→ YOUR ASSIGNMENT: Every line of the entries below that mentions "práce" is to be copied out.

→ DATASET EXCERPTS:
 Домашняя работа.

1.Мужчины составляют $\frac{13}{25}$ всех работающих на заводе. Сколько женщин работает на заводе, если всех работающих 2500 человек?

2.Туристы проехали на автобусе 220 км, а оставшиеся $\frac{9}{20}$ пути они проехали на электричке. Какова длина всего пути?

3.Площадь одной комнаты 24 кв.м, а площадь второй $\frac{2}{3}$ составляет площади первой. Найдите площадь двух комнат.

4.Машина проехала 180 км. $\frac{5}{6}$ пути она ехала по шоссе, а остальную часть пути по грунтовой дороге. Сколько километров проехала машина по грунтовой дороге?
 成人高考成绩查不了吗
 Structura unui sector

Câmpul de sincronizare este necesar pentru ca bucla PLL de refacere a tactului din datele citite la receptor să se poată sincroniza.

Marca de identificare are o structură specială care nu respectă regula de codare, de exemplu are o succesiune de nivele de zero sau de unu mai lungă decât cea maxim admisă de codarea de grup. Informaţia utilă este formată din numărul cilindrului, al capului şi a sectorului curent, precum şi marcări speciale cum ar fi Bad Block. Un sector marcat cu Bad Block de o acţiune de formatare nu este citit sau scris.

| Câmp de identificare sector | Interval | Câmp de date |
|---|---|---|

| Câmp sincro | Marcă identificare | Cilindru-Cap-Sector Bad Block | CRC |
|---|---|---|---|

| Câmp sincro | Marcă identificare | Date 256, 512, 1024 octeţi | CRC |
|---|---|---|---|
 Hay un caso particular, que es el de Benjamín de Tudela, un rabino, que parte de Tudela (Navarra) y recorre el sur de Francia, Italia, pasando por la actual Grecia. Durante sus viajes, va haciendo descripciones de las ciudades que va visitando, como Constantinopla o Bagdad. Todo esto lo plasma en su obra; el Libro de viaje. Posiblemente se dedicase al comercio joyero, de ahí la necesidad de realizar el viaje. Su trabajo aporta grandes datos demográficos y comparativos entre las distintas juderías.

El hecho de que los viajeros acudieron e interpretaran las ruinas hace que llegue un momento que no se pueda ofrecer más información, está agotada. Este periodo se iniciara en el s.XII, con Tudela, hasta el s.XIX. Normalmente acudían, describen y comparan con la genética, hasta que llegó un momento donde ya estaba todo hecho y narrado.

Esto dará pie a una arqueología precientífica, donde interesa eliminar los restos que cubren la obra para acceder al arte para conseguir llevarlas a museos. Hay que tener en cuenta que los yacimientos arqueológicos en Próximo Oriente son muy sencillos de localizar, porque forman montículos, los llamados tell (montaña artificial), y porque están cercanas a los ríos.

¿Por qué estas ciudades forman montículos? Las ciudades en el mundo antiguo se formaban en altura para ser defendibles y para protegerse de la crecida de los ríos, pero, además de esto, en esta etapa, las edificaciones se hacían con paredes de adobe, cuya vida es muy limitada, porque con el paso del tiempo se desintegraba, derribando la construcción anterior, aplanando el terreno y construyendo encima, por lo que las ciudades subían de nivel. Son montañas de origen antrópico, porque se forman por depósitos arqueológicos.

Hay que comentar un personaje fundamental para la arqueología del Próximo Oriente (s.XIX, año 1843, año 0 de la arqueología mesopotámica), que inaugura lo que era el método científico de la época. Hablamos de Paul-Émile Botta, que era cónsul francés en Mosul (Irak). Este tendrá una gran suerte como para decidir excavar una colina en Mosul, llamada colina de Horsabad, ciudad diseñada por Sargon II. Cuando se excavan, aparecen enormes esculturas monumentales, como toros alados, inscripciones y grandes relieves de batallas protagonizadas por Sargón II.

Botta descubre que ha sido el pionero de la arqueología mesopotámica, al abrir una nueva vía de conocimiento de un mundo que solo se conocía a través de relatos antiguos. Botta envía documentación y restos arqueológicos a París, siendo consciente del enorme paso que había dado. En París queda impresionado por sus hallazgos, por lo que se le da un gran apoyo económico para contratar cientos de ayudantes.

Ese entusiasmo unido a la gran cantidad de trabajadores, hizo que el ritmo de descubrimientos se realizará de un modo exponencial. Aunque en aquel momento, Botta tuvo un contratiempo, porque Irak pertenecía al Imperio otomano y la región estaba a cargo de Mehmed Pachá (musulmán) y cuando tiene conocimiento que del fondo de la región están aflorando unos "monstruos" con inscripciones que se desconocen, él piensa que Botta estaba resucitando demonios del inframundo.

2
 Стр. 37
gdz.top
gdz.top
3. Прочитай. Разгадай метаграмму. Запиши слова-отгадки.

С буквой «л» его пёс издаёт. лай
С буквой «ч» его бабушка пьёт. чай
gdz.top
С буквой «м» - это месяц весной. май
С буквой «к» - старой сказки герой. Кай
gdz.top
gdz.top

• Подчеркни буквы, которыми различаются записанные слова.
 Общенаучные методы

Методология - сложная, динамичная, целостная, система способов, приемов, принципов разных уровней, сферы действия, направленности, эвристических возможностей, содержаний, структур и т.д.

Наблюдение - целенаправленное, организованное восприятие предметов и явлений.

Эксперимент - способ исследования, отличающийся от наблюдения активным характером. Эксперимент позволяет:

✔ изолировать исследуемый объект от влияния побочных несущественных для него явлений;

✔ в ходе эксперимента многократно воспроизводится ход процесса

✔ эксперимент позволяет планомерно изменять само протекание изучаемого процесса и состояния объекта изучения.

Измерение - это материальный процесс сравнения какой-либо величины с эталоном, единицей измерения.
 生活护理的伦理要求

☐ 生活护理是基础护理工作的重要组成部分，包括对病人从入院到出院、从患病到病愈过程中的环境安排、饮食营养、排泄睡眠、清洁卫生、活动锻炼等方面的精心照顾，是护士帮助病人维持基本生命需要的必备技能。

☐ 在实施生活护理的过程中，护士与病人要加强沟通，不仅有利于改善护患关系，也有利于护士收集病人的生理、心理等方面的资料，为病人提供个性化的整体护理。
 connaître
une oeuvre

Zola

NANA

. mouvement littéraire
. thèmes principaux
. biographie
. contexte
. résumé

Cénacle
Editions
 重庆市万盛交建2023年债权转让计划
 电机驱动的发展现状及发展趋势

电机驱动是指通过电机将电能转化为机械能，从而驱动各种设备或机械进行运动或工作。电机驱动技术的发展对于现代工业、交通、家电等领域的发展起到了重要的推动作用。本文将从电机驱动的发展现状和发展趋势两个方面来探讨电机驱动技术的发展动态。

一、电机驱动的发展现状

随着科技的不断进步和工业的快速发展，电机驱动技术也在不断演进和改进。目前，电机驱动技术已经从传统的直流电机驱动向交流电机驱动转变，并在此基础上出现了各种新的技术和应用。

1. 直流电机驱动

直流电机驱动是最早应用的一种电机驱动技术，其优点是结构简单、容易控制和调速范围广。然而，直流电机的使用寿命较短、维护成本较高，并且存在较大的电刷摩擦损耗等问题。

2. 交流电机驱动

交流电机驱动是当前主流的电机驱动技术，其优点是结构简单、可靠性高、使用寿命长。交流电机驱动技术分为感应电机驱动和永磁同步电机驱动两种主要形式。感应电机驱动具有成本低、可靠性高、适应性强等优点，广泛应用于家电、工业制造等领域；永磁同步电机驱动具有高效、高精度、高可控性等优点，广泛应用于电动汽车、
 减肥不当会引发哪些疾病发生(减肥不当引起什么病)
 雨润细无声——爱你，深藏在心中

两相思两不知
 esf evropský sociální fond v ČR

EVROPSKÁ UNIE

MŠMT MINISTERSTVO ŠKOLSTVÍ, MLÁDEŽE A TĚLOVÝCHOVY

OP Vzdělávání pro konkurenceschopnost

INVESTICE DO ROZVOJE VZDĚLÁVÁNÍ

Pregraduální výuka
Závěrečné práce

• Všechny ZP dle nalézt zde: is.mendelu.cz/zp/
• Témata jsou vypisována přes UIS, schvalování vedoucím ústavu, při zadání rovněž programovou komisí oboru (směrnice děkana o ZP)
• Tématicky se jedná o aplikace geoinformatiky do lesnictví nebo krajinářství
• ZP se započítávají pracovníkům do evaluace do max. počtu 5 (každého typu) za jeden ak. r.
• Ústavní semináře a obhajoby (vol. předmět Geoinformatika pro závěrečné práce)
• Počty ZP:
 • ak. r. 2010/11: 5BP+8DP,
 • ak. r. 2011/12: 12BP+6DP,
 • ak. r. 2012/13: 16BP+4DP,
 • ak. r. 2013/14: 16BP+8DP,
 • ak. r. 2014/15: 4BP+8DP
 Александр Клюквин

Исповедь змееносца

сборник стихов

→ EXERCISE RESPONSE:
Závěrečné práce
• Ústavní semináře a obhajoby (vol. předmět Geoinformatika pro závěrečné práce)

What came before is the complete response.